Opdracht -
Geef uit de leestekst woordelijk alles weer vanaf "Wie van deze" tot en met "zijn woord luisterde.".

Leestekst -
En zie, een wetgeleerde stond op om Hem te verzoeken en zeide: Meester, wat moet ik doen om het eeuwige leven te beërven?

10:27

Gij zult de Here, uw God, liefhebben uit geheel uw hart en met geheel uw ziel en met geheel uw kracht en met geheel uw verstand, en uw naaste als uzelf.

10:28

Gij hebt juist geantwoord; doet dat en gij zult leven.

10:29

En wie is mijn naaste?

10:30

en viel in de handen van rovers,… terwijl zij hem halfdood lieten liggen.

10:31

Bij geval daalde een priester af… doch ging aan de overzijde voorbij.

10:32

Evenzo ging ook een Leviet langs die plaats,… en ging aan de overzijde voorbij.

10:33

Doch een Samaritaan,… werd hij met ontferming bewogen.

10:34

bracht hem naar een herberg en verzorgde hem.

10:36

Wie van deze drie dunkt u, dat de naaste geweest is van de man,…

10:37

Die hem barmhartigheid bewezen heeft. En Jezus zeide tot hem: Ga heen, doe gij evenzo.

10:39

En deze had een zuster, genaamd Maria, die, aan de voeten des Heren gezeten, naar zijn woord luisterde.

10:40

dat mijn zuster mij alleen laat dienen?

10:41

Martha, Martha, gij maakt u bezorgd en druk over vele dingen,

10:42

maar weinige zijn nodig of slechts één; want Maria heeft het goede deel uitgekozen, dat van haar niet zal worden weggenomen.

Hij kwam om Hem te verzoeken. Want hij was er van overtuigd dat hij de zaken goed zag. Hij was immers een wetgeleerde. En de leiders van de kerk, met al hun tot in de details omschreven dogma’s hadden de zaken goed gere­geld. Daar was geen speld tussen te krijgen. En deze Jezus, Die kwam roet in het eten gooien. Die maakte onrust in de kerk. Daar moeten we niets van heb­ben. Daar moeten we voor oppassen. En Jezus was een veelbesproken onder­werp in de kringen van de geestelijke leiders. Het volk kwam achter Hem aan, maar dat was een slecht teken. En dan vraagt hij hooghartig: ‘Meester, wat moet ik doen om het eeuwige leven te beërven?’ Wat een rare vraag. Net of Jezus daar een antwoord op kan geven, laat staan mag geven. Nee, natuurlijk niet. Dat wist hij ook wel. Want alleen God kan dat bepalen en de zonden vergeven. Ja, ze wisten dat Jezus een godslasteraar was, want Hij vergaf de mensen de zonden. Vreselijk! Hoe komt Hij erbij. Jezus, Die het allemaal vlijmscherp doorziet stelt een wedervraag. Wat staat er in de wet geschreven? Ja, natuurlijk dat wist deze wetgeleerde ook wel. Dat was in Deuteronomium 6 vers 5. ‘Gij zult de HERE, uw God, liefhebben...’ En dat deed hij natuurlijk ook. Stel je voor, een wetgeleerde en niet de wet houden? Dat was een onmo­gelijkheid. En de naaste als je zelf. ‘Doe dat, en je zult leven’, zegt Jezus. Maar daarmee komt Jezus er niet vanaf. Hij komt om Hem te verzoeken. Dus hij zegt dan maar: ‘Wie is mijn naaste?’ Je ziet hem denken, dat hij Jezus een goede strikvraag heeft gesteld. Nu moet hij goed opletten of Jezus het goede antwoord geeft. Want als Hij zegt: ‘De hoeren en de tollenaars’, dan heeft hij Jezus te pakken, want de wet zegt dat je niet met afvalligen om moet gaan. Dat je je er verre van moet houden. Maar Jezus zegt dan een gelijkenis. De gelijke­nis van de barmhartige Samaritaan. Overbekend. Een man ging van Jeruzalem naar Jericho en werd overvallen door rovers die hem uitkleedden, mishandelden en hem halfdood lieten liggen.

Gegeven regels -
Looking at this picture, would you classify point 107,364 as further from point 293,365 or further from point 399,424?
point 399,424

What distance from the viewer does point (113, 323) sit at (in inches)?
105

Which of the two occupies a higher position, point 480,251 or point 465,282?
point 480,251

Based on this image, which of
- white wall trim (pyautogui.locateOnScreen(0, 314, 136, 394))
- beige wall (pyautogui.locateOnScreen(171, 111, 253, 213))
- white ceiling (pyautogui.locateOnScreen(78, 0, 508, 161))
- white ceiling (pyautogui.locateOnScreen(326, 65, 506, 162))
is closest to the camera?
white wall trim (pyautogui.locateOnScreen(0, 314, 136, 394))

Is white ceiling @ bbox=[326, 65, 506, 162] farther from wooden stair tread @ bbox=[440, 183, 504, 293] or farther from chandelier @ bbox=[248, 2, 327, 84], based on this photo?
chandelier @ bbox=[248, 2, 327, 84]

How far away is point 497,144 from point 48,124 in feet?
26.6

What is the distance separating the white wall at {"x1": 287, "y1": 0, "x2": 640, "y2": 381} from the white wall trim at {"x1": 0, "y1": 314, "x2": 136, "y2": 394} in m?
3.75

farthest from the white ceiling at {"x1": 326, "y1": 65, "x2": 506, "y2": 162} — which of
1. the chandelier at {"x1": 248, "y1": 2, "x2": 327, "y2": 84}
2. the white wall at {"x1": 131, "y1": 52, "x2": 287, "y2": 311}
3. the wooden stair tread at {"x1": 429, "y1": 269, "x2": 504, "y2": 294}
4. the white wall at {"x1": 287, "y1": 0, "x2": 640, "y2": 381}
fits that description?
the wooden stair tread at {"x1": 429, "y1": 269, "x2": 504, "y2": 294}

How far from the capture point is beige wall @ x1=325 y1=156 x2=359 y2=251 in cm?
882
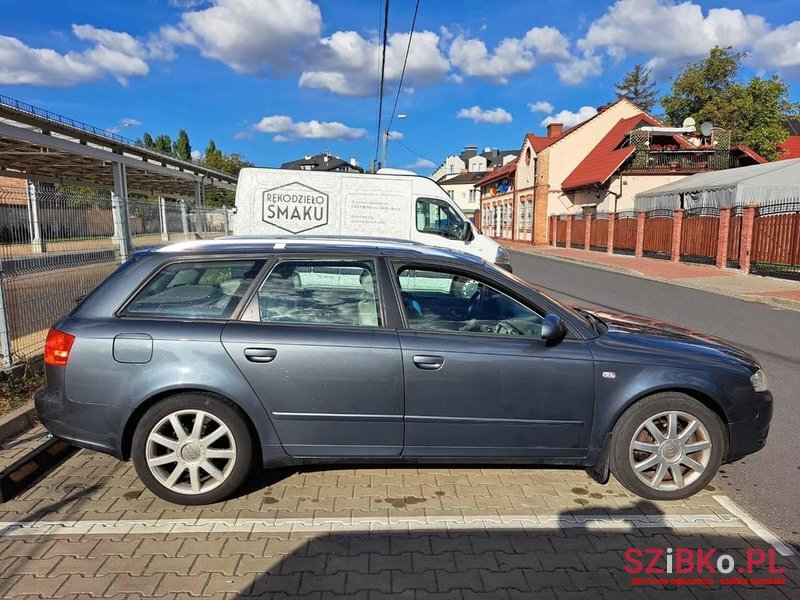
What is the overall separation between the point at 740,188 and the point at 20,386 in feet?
87.3

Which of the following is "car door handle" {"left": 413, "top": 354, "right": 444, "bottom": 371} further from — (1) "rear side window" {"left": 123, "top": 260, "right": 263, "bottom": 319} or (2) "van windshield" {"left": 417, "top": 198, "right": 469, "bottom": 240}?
(2) "van windshield" {"left": 417, "top": 198, "right": 469, "bottom": 240}

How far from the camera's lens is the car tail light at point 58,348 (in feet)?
10.5

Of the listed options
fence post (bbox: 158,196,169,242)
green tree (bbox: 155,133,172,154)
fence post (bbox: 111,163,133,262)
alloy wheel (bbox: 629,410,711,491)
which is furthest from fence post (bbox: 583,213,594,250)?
green tree (bbox: 155,133,172,154)

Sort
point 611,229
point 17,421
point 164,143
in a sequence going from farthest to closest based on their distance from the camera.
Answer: point 164,143 < point 611,229 < point 17,421

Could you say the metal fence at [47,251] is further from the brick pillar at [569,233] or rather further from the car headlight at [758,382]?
the brick pillar at [569,233]

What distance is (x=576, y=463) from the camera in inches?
132

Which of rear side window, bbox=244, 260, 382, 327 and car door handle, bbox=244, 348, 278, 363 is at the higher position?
rear side window, bbox=244, 260, 382, 327

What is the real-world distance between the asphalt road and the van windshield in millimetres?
2931

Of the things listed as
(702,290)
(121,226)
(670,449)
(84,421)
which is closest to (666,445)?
(670,449)

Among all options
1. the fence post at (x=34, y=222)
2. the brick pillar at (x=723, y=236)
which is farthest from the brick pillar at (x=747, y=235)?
the fence post at (x=34, y=222)

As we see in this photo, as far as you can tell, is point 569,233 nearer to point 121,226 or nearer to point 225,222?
point 225,222

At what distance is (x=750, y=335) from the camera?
335 inches

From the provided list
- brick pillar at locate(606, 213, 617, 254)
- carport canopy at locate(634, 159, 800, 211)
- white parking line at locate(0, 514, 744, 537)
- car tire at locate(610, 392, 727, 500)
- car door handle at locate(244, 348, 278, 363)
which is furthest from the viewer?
brick pillar at locate(606, 213, 617, 254)

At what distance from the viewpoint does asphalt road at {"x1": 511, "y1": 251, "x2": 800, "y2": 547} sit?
11.3 feet
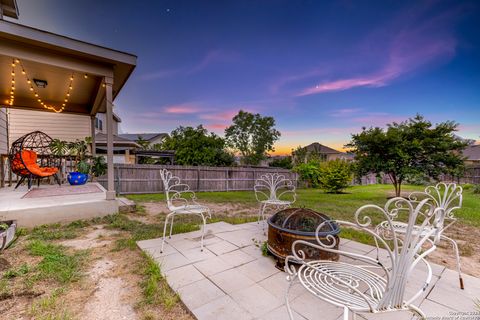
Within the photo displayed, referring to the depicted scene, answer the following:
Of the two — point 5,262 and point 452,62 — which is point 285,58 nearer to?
point 452,62

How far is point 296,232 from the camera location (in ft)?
7.24

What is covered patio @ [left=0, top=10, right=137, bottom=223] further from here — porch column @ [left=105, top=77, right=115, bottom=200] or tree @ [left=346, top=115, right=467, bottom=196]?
tree @ [left=346, top=115, right=467, bottom=196]

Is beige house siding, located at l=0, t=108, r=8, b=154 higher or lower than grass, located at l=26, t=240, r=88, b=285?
higher

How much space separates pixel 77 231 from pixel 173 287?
2.69 metres

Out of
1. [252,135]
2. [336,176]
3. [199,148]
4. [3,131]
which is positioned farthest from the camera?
[252,135]

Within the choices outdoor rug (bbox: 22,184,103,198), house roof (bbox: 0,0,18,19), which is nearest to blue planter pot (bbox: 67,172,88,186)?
outdoor rug (bbox: 22,184,103,198)

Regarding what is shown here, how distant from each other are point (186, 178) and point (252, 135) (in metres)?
17.6

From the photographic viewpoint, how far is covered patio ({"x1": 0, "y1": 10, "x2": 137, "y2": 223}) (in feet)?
12.3

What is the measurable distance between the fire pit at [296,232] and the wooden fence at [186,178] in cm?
855

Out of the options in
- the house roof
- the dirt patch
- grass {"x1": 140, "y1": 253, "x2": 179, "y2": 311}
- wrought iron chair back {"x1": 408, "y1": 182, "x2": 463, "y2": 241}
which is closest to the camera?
wrought iron chair back {"x1": 408, "y1": 182, "x2": 463, "y2": 241}

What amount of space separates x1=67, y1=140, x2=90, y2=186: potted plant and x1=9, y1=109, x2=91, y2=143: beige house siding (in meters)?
3.27

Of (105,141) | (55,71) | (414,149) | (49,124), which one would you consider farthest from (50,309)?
(105,141)

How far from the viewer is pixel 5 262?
2424mm

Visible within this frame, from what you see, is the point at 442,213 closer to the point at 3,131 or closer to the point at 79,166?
the point at 79,166
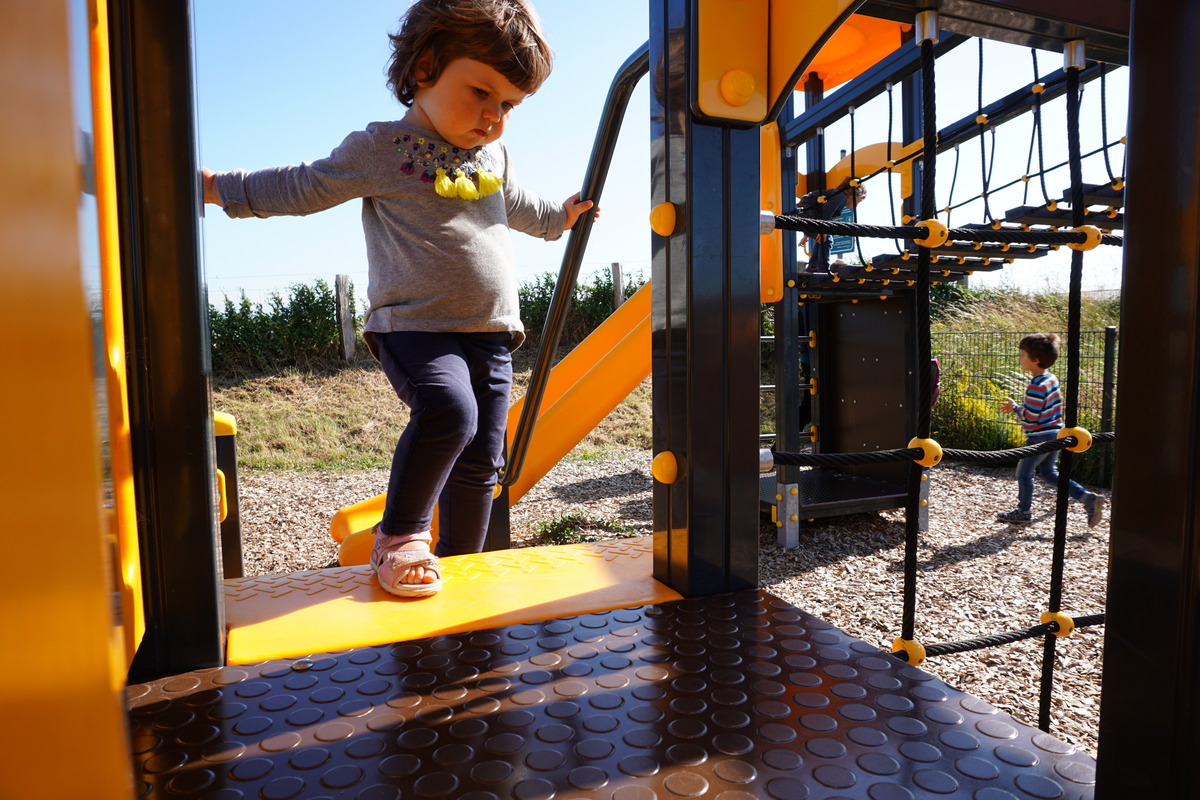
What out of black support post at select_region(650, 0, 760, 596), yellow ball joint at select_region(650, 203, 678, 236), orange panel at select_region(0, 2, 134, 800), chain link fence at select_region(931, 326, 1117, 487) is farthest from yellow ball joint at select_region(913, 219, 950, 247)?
chain link fence at select_region(931, 326, 1117, 487)

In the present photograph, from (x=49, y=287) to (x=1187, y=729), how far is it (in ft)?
1.99

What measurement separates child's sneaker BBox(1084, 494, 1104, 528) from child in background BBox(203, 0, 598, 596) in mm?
3201

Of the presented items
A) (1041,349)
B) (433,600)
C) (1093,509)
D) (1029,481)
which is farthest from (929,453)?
(1041,349)

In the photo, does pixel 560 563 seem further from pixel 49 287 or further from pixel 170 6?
pixel 49 287

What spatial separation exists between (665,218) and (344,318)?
8.47m

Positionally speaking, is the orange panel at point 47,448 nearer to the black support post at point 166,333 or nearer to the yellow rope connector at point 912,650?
the black support post at point 166,333

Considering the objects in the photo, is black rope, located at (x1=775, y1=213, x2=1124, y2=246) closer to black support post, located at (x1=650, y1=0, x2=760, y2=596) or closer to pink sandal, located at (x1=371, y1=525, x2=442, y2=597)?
black support post, located at (x1=650, y1=0, x2=760, y2=596)

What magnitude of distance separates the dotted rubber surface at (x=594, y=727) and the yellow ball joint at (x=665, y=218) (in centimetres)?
54

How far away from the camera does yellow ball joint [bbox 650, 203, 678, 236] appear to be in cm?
103

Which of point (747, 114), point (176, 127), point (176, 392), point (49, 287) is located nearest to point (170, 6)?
point (176, 127)

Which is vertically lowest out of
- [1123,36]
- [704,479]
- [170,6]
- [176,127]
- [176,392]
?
[704,479]

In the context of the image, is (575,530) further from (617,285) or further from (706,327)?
(617,285)

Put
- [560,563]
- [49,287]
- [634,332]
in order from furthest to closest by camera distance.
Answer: [634,332] → [560,563] → [49,287]

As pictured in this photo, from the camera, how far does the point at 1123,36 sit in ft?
3.89
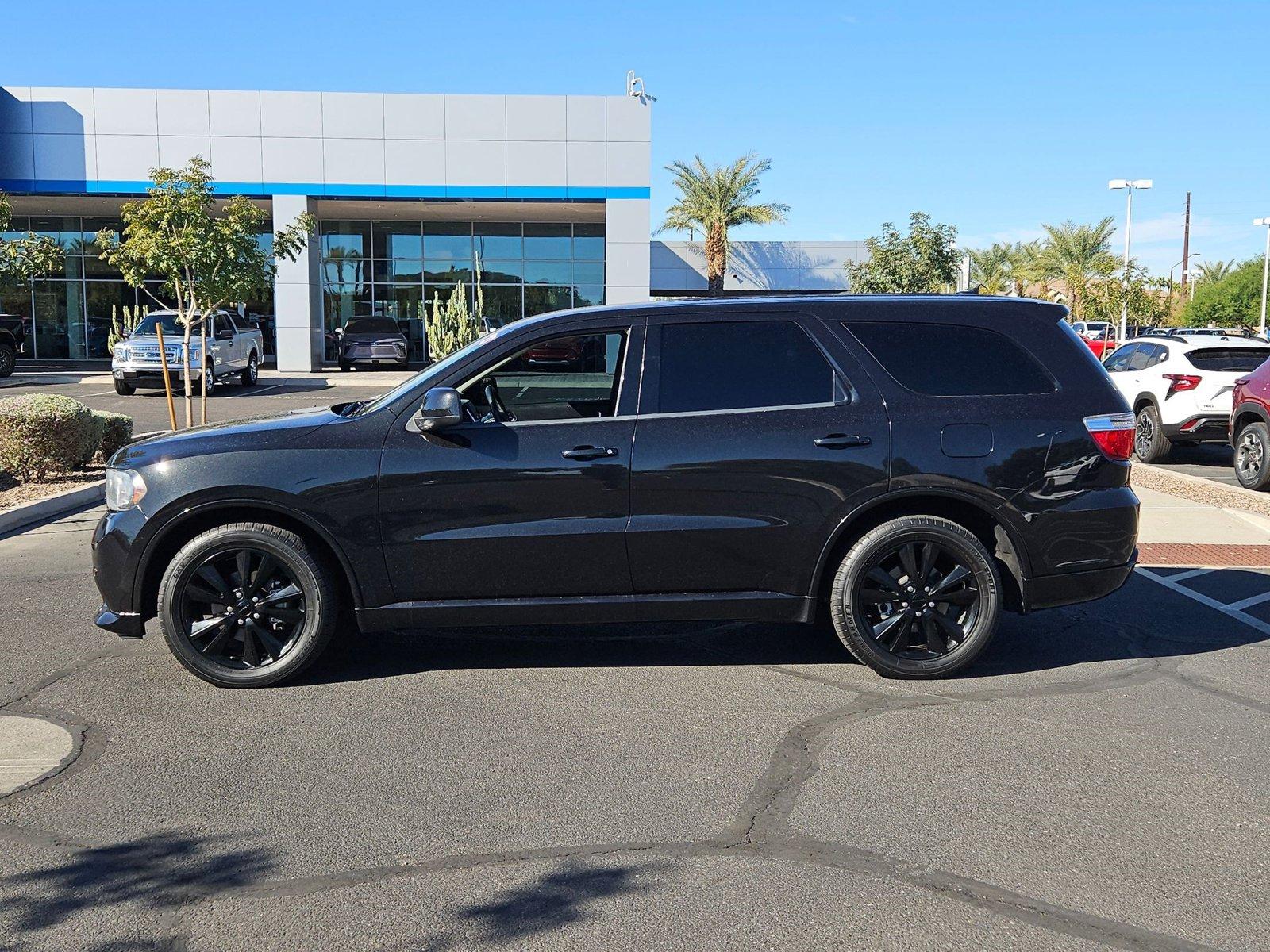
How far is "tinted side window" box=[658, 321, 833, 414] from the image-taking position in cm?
578

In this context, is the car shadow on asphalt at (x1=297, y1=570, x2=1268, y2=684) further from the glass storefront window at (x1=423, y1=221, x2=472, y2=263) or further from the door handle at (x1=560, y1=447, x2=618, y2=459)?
the glass storefront window at (x1=423, y1=221, x2=472, y2=263)

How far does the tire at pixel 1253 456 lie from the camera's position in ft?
41.2

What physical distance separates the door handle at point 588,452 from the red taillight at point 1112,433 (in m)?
2.36

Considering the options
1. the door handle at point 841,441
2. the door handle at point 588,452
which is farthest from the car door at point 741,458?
the door handle at point 588,452

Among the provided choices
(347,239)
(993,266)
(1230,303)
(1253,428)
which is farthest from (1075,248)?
(1253,428)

Verwacht antwoord -
Wie van deze drie dunkt u, dat de naaste geweest is van de man,…

10:37

Die hem barmhartigheid bewezen heeft. En Jezus zeide tot hem: Ga heen, doe gij evenzo.

10:39

En deze had een zuster, genaamd Maria, die, aan de voeten des Heren gezeten, naar zijn woord luisterde.